• **Task to carry out**: Can you continue the news article on Ireland's pre-election budget, given below, from the point where it stops?

Economy
October 1, 2024
Border
Less than
min read

Irish government reveals tax cuts in its pre-election budget

Ireland's pre-election budget includes tax cuts and infrastructure investment, funded by a €25bn surplus. Critics say it neglects key issues like housing and healthcare.
Irish government reveals tax cuts in its pre-election budget

Ireland’s finance minister, Jack Chambers, has unveiled a pre-election budget that includes personal tax cuts and additional cost-of-living supports, amidst speculation that a general election might occur before Christmas. The budget takes advantage of a projected €25 billion surplus for the year, partly boosted by a large tax contribution from Apple. Chambers emphasized that this windfall would be allocated towards infrastructure investments in housing, energy, water, and transport, which he believes could be transformative for the country’s competitiveness and attractiveness to foreign businesses.

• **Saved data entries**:

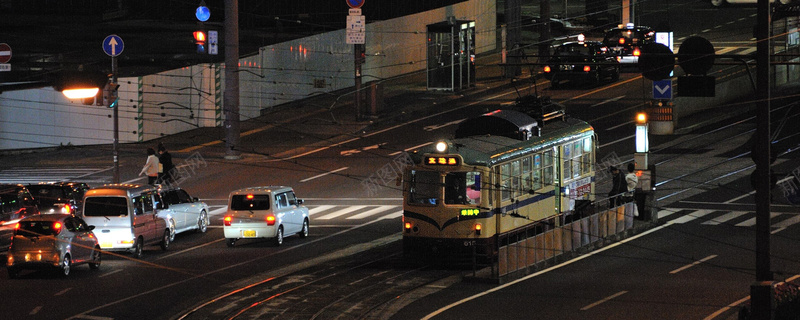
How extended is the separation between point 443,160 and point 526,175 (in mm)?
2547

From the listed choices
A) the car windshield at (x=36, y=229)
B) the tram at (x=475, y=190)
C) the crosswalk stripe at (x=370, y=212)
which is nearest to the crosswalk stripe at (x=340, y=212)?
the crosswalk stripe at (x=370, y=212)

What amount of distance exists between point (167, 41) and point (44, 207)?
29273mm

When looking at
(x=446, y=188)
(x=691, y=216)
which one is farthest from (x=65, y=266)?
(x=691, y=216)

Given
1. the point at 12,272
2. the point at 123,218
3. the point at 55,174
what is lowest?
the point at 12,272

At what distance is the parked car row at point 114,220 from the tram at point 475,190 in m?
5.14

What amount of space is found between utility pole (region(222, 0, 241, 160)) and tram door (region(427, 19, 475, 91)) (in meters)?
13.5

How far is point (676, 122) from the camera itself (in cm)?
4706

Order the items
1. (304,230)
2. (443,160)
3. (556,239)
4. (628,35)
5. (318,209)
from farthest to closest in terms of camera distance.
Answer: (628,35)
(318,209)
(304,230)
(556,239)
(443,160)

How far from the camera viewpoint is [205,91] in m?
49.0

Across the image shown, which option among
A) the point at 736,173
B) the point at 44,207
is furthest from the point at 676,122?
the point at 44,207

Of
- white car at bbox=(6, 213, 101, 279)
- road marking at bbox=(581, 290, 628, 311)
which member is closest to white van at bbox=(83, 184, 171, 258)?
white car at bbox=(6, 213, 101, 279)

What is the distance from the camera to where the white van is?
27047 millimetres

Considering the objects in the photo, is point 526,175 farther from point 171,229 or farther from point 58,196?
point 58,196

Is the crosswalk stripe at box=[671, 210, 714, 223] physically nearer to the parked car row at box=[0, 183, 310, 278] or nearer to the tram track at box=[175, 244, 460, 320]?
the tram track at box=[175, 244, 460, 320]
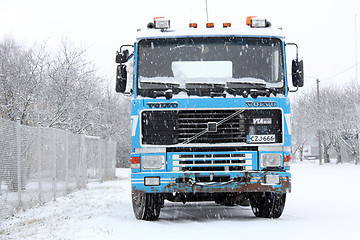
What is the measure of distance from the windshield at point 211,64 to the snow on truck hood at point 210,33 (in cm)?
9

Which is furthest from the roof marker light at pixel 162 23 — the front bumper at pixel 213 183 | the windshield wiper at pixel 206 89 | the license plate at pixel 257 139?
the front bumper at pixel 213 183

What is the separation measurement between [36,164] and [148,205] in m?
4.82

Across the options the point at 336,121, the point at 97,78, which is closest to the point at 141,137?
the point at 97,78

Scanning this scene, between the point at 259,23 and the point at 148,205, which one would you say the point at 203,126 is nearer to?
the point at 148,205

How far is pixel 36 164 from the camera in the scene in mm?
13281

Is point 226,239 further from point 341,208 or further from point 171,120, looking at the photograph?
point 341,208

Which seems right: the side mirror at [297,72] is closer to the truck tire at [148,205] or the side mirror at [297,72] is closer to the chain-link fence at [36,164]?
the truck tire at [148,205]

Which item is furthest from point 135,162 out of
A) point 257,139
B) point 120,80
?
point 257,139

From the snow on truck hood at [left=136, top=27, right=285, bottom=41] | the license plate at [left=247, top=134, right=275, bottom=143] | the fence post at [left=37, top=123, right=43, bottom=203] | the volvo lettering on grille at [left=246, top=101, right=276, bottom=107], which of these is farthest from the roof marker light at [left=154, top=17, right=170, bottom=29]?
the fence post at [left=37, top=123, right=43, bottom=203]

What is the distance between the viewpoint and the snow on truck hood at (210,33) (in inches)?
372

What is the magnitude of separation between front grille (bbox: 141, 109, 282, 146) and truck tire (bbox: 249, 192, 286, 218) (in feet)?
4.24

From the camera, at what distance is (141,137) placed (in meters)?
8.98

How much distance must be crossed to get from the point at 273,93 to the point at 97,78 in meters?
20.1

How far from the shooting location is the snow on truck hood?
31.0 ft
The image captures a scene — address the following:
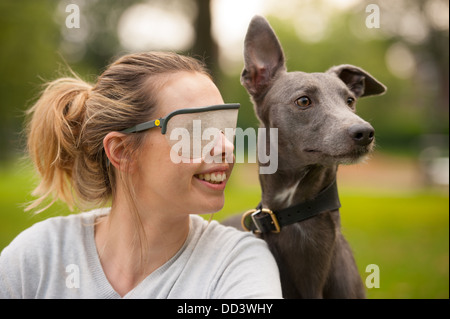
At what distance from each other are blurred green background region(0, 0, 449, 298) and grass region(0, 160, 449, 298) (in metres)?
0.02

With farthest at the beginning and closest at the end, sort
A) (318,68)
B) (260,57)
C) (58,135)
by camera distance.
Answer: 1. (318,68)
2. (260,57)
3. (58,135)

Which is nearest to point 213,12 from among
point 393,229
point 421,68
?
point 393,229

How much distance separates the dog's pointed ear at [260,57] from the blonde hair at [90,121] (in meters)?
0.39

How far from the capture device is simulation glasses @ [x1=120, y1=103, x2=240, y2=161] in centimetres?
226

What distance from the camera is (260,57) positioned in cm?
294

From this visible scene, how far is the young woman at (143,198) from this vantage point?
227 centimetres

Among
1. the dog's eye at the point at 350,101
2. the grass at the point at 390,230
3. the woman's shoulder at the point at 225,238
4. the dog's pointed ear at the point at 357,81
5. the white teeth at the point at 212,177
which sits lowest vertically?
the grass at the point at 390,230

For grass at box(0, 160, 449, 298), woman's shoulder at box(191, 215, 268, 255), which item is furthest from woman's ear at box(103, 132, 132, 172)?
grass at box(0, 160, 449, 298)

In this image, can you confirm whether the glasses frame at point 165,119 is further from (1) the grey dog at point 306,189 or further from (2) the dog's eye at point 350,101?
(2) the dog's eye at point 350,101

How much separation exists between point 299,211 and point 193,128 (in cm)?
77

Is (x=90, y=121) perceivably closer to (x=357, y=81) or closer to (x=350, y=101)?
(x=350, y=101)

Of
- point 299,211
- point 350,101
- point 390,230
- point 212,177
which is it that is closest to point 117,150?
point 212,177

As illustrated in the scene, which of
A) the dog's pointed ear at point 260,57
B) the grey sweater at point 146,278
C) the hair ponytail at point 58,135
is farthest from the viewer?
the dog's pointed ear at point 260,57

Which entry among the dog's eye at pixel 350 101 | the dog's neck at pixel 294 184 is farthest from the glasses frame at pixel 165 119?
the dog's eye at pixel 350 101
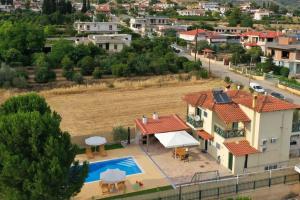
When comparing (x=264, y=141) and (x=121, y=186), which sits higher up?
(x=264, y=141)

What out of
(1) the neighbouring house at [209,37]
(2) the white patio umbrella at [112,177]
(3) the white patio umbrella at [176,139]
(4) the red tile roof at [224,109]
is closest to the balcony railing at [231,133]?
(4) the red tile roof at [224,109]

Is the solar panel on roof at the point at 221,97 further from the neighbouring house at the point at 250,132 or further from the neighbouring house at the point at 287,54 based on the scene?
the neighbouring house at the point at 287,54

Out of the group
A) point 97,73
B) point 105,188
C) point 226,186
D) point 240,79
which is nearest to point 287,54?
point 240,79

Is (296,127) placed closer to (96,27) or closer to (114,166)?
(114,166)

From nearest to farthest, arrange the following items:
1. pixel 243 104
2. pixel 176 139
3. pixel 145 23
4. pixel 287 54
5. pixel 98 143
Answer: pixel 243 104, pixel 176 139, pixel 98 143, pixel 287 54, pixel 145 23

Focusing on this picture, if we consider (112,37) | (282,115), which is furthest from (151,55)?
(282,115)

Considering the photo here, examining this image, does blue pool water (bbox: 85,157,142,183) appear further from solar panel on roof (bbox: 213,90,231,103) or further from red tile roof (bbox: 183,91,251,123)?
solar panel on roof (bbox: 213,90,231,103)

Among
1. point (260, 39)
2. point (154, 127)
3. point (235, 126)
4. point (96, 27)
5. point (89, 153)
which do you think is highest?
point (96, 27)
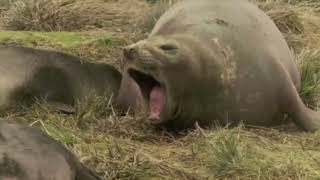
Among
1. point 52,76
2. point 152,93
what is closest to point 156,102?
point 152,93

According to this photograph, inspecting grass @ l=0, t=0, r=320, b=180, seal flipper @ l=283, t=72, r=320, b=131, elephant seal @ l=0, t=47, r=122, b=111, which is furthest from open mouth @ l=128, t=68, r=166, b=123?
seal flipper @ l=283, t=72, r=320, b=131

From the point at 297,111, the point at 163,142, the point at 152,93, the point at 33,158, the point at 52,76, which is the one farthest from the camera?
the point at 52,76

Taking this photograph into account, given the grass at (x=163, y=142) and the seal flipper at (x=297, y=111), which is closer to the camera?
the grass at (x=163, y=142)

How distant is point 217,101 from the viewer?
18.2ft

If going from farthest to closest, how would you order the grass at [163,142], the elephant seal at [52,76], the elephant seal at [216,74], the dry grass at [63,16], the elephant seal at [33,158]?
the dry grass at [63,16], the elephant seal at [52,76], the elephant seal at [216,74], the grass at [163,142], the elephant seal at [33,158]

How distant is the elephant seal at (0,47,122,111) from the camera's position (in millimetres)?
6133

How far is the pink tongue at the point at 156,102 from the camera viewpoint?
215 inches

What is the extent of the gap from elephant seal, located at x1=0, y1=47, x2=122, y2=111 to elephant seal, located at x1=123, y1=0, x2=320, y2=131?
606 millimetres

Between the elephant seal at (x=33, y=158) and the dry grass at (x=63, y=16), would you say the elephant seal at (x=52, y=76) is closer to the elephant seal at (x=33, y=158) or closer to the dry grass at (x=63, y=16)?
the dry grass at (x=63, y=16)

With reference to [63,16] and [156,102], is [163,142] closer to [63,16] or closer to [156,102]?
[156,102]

• **Answer section**:
The budget provides €8.3 billion in tax cuts and spending increases, along with €2.2 billion in one-off cost-of-living measures. Despite the positive economic forecast, with expected growth of 2.5% next year, the government faces criticism from Sinn Féin, the main opposition party. Sinn Féin’s finance spokesperson, Pearse Doherty, accused the government of wasteful spending and failing to resolve key issues in childcare, health, and housing. He particularly highlighted the declining rate of homeownership among young people, laying blame on Fine Gael.

The budget has also raised concerns from the Irish Fiscal Advisory Council (IFAC), which warned that increased spending could overheat the economy, as it surpasses the government’s own spending cap. Despite inflation dropping below 2%, local sectors like hospitality are showing signs of growing inflation. The economy, however, remains strong, with record-high employment levels and continued benefits from corporate tax revenues, though infrastructure investment is seen as a critical need.